What the exercise asks
Extract every line of the records that contains the string "locateOnScreen".

Input material

——————————

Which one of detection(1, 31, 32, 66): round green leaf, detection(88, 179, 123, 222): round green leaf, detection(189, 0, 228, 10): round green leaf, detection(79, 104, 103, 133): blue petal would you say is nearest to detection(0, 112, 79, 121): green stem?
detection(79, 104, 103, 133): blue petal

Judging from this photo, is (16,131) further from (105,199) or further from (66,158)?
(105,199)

——————————

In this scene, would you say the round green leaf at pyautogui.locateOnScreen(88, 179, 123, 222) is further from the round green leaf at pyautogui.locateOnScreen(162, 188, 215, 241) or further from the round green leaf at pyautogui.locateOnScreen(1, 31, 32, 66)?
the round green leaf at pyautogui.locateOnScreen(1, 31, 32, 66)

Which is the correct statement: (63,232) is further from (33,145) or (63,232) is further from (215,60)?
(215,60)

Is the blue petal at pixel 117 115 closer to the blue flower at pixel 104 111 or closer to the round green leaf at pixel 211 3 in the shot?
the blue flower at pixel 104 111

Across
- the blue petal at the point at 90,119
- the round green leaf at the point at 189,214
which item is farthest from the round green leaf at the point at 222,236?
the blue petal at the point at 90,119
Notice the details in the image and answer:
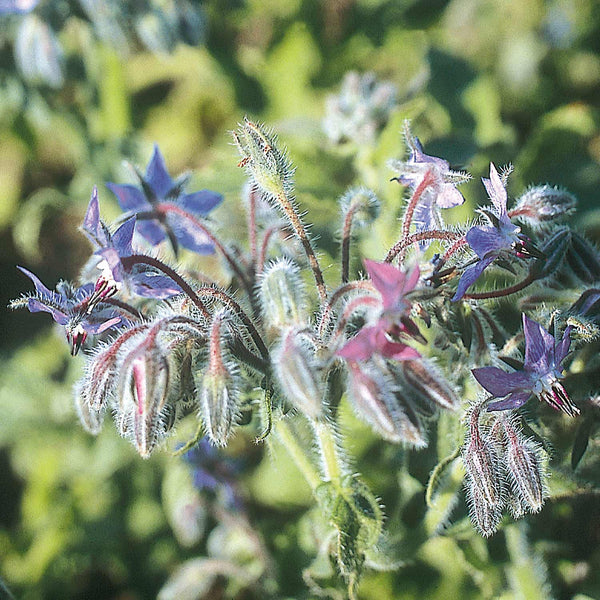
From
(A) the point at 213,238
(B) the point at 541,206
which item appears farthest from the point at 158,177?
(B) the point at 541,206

——————————

Answer to the problem
In this scene, would you say the round green leaf at pyautogui.locateOnScreen(88, 179, 123, 222) is further from the round green leaf at pyautogui.locateOnScreen(162, 188, 215, 241) or further from the round green leaf at pyautogui.locateOnScreen(1, 31, 32, 66)?
the round green leaf at pyautogui.locateOnScreen(1, 31, 32, 66)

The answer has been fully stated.